Une balle a touché la cuisse et une autre le flanc. C’est alors que Loïk Le Priol a saisi la même arme, l’a poursuivi à pied et lui a tiré six fois. Il a reçu cinq impacts dans le dos alors qu’il tentait de fuir. Le rugbyman est mort sur place, avant de pouvoir reçu des secours.

Pour la police, il ne fait aucun doute que les deux accusés ont agi avec une intention homicide. “Lorsque le chargeur est vidé et qu’on vise quelqu’un, c’est qu’on est déterminé à le priver de la vie”, a affirmé l’un d’eux.

Le verdict est attendu pour le 25 septembre.

Qui sont les deux principaux accusés

Le Priol possède une longue liste d’antécédents: il figurait au registre S des suspects terroristes et est connu pour ses liens avec des groupes néofascistes. Il a été expulsé au cours de sa deuxième année dans le lycée élite Notre-Dame d’Orveau pour des accusations d’agressions envers ses camarades.

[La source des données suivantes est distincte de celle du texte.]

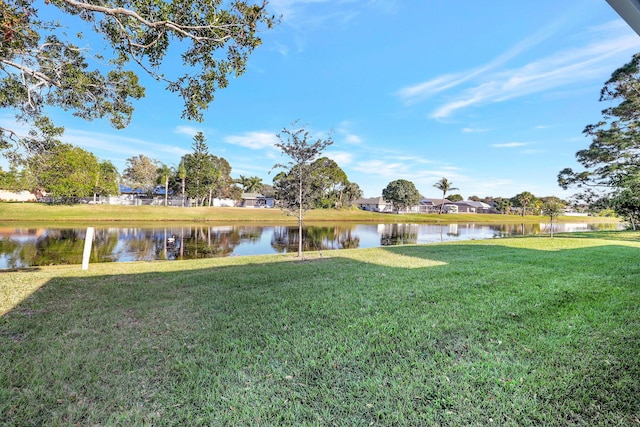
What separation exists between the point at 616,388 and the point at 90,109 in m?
9.72

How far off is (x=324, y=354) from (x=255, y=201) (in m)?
70.0

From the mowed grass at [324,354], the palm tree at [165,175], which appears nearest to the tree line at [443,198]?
the palm tree at [165,175]

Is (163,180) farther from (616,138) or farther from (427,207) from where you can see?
(427,207)

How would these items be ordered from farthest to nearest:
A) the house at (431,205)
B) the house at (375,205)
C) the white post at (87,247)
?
the house at (431,205)
the house at (375,205)
the white post at (87,247)

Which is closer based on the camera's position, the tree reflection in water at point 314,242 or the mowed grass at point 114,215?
the tree reflection in water at point 314,242

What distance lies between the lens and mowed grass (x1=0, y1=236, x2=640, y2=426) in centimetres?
231

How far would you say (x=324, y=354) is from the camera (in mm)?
3158

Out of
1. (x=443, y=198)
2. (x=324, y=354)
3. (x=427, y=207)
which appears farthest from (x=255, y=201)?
(x=324, y=354)

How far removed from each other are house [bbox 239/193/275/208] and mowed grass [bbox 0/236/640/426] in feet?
211

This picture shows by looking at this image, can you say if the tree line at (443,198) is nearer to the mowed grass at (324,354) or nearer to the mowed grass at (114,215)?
the mowed grass at (114,215)

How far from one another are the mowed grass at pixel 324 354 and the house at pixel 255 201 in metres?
64.5

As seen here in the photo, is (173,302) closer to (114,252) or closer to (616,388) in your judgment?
(616,388)

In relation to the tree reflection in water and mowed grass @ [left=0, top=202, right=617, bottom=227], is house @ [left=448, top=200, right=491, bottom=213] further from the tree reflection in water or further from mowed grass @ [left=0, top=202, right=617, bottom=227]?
the tree reflection in water

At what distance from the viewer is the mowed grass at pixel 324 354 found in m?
2.31
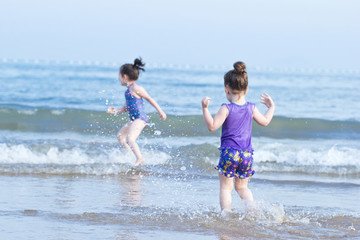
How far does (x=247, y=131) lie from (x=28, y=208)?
2.16 metres

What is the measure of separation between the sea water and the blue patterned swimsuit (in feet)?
2.35

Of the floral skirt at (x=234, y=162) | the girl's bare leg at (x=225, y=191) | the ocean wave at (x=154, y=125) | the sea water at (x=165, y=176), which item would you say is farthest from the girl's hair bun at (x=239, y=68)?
the ocean wave at (x=154, y=125)

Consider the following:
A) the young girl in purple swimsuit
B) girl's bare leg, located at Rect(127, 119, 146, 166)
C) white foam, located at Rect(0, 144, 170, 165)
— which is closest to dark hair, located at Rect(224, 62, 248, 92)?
the young girl in purple swimsuit

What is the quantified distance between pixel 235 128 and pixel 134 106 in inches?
180

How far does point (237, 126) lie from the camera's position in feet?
25.2

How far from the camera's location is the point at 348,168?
1281cm

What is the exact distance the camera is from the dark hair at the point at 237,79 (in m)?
7.57

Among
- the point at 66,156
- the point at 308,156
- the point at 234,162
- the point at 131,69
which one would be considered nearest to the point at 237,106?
the point at 234,162

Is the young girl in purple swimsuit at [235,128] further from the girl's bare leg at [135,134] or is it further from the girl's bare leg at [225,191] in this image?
the girl's bare leg at [135,134]

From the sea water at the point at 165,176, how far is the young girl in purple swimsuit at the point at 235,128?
1.11 ft

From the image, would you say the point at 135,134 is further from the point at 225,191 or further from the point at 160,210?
the point at 225,191

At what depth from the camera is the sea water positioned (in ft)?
24.5

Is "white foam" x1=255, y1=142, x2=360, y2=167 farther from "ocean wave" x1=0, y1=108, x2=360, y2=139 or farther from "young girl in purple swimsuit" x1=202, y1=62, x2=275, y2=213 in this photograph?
"young girl in purple swimsuit" x1=202, y1=62, x2=275, y2=213

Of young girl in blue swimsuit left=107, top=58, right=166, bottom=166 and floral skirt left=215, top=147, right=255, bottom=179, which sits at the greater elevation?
young girl in blue swimsuit left=107, top=58, right=166, bottom=166
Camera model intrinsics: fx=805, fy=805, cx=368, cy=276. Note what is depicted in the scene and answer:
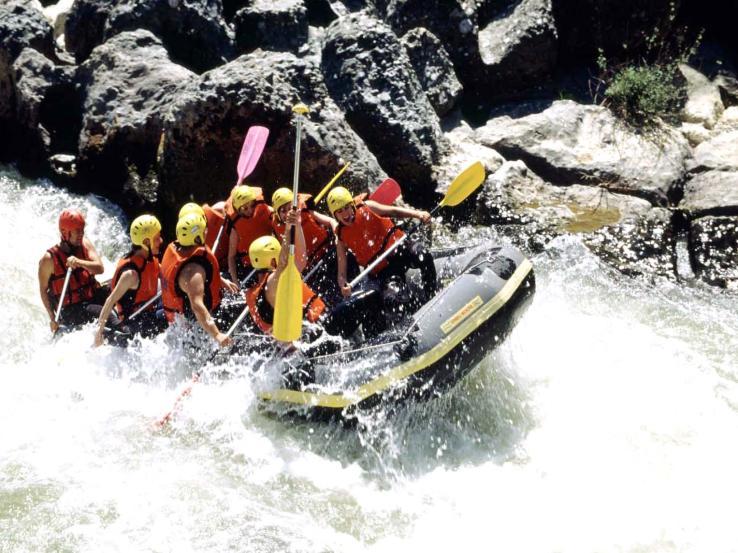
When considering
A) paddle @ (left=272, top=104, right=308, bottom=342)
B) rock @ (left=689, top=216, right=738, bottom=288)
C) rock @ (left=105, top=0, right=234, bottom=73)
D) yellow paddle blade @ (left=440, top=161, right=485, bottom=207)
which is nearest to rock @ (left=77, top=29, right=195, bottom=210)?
rock @ (left=105, top=0, right=234, bottom=73)

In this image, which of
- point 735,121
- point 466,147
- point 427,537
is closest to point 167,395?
point 427,537

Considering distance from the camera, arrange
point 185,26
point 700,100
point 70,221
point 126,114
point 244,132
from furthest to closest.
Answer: point 700,100 → point 185,26 → point 126,114 → point 244,132 → point 70,221

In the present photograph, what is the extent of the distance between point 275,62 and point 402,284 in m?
2.99

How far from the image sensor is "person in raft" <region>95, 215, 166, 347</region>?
18.7 ft

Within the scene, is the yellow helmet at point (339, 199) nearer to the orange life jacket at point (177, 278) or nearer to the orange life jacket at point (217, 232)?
the orange life jacket at point (177, 278)

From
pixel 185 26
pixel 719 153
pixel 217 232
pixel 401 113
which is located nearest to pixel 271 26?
pixel 185 26

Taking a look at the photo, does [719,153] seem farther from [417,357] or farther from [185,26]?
[185,26]

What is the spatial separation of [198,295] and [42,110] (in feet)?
15.0

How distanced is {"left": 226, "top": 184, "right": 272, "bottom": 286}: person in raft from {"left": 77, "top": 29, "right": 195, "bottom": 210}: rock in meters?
1.89

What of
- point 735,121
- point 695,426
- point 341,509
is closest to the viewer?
point 341,509

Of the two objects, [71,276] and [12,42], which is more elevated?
[12,42]

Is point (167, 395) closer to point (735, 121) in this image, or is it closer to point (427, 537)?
point (427, 537)

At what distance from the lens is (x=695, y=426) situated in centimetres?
568

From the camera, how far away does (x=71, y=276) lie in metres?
6.15
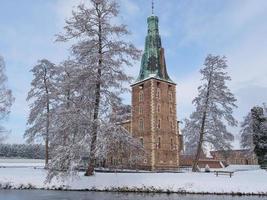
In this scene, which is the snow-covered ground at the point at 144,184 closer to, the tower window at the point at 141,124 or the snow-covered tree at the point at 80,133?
the snow-covered tree at the point at 80,133

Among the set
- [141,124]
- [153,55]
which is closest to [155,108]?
[141,124]

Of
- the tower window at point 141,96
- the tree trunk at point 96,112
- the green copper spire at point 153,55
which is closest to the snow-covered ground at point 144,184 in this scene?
the tree trunk at point 96,112

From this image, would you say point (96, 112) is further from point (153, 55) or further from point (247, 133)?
point (247, 133)

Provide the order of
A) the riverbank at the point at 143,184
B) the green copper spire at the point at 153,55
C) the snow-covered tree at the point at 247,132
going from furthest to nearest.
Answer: the green copper spire at the point at 153,55
the snow-covered tree at the point at 247,132
the riverbank at the point at 143,184

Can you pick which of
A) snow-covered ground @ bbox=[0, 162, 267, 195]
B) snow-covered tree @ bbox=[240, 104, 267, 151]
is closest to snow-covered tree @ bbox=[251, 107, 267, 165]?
snow-covered tree @ bbox=[240, 104, 267, 151]

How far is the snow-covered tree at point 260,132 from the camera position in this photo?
48438 millimetres

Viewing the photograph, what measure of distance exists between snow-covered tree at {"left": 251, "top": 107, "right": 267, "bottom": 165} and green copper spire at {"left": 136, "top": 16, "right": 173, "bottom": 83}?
15533 millimetres

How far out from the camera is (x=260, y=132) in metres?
48.9

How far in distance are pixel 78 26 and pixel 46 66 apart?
693 inches

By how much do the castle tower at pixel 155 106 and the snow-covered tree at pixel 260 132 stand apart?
1281 centimetres

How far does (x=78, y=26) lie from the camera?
24.6 m

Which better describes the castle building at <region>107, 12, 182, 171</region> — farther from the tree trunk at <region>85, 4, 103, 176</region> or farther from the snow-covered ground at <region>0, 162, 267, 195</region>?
the tree trunk at <region>85, 4, 103, 176</region>

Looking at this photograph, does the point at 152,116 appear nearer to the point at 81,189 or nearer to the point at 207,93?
the point at 207,93

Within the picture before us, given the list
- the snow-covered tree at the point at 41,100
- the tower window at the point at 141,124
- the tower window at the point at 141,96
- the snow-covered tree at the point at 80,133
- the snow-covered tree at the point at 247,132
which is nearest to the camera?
the snow-covered tree at the point at 80,133
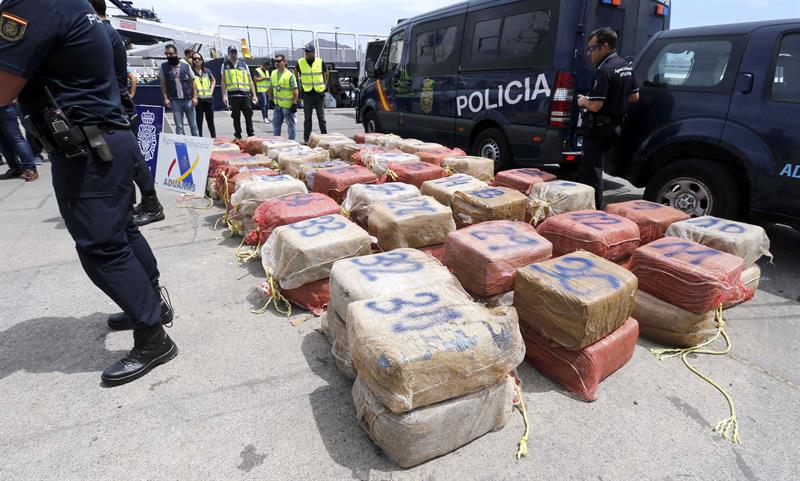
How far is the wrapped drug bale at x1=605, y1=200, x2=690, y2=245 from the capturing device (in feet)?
10.5

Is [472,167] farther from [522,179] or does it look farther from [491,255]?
[491,255]

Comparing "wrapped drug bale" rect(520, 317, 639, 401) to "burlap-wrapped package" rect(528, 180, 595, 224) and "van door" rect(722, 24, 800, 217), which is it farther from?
"van door" rect(722, 24, 800, 217)

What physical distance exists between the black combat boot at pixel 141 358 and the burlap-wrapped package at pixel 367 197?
1734 millimetres

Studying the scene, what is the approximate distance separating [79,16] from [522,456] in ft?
9.13

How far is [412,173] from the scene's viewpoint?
4422 millimetres

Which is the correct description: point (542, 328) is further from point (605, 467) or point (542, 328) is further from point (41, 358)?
point (41, 358)

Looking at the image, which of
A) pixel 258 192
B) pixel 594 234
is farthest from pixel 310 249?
pixel 594 234

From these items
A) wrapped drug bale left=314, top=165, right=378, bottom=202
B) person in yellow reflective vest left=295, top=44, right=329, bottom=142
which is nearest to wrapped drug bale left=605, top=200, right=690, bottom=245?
wrapped drug bale left=314, top=165, right=378, bottom=202

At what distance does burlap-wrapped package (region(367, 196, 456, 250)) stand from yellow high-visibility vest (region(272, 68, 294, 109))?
6.20 meters

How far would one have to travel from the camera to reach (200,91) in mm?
8242

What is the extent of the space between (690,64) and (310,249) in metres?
3.95

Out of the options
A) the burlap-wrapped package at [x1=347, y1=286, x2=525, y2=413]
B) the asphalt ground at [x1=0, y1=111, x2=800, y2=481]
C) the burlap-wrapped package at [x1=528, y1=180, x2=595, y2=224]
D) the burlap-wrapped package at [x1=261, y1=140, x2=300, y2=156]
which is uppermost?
the burlap-wrapped package at [x1=261, y1=140, x2=300, y2=156]

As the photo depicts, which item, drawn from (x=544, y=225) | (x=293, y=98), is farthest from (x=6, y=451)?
(x=293, y=98)

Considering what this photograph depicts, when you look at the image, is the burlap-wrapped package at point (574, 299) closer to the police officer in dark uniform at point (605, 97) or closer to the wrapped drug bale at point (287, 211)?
the wrapped drug bale at point (287, 211)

Ancien commandant de la Marine, il a été écarté de l’armée pour actes de violence. Il avait été rapatrié du Djibouti, ancienne colonie française en Afrique, deux ans avant son expulsion pour souffrir d’un trouble de stress post-traumatique sévère, selon son rapport psychologique présenté au procès.

En juin 2022, il a été condamné à quatre ans de prison —dont deux avec sursis— pour participation à la torture d’un ancien président du groupe d’extrême droite Union de Défense (GUD) —qui s’était produit en 2015—. La même année, il a allégué avoir subi un grave accident de voiture et une augmentation de l’anxiété après le déclenchement de la guerre en Ukraine.

Après l’assassinat de Martín Aramburú, il s’est enfui et a été arrêté quatre jours plus tard à la frontière entre la Hongrie et l’Ukraine.

Bouvier, pour sa part, fait également partie de l’extrême droite locale. Ancien étudiant de l’Université Paris-Assas, il a été condamné en juin 2022 à cinq ans de prison —dont trois avec sursis— pour la même affaire de torture que son collègue.

Après avoir tiré sur l’Argentin, il s’est caché pendant plusieurs jours dans un hôtel de Sablé-sur-Sarthe, avant d’être arrêté par la Brigade de Recherche et d’Intervention (BRI, en français) de Nantes le 23 mars 2022.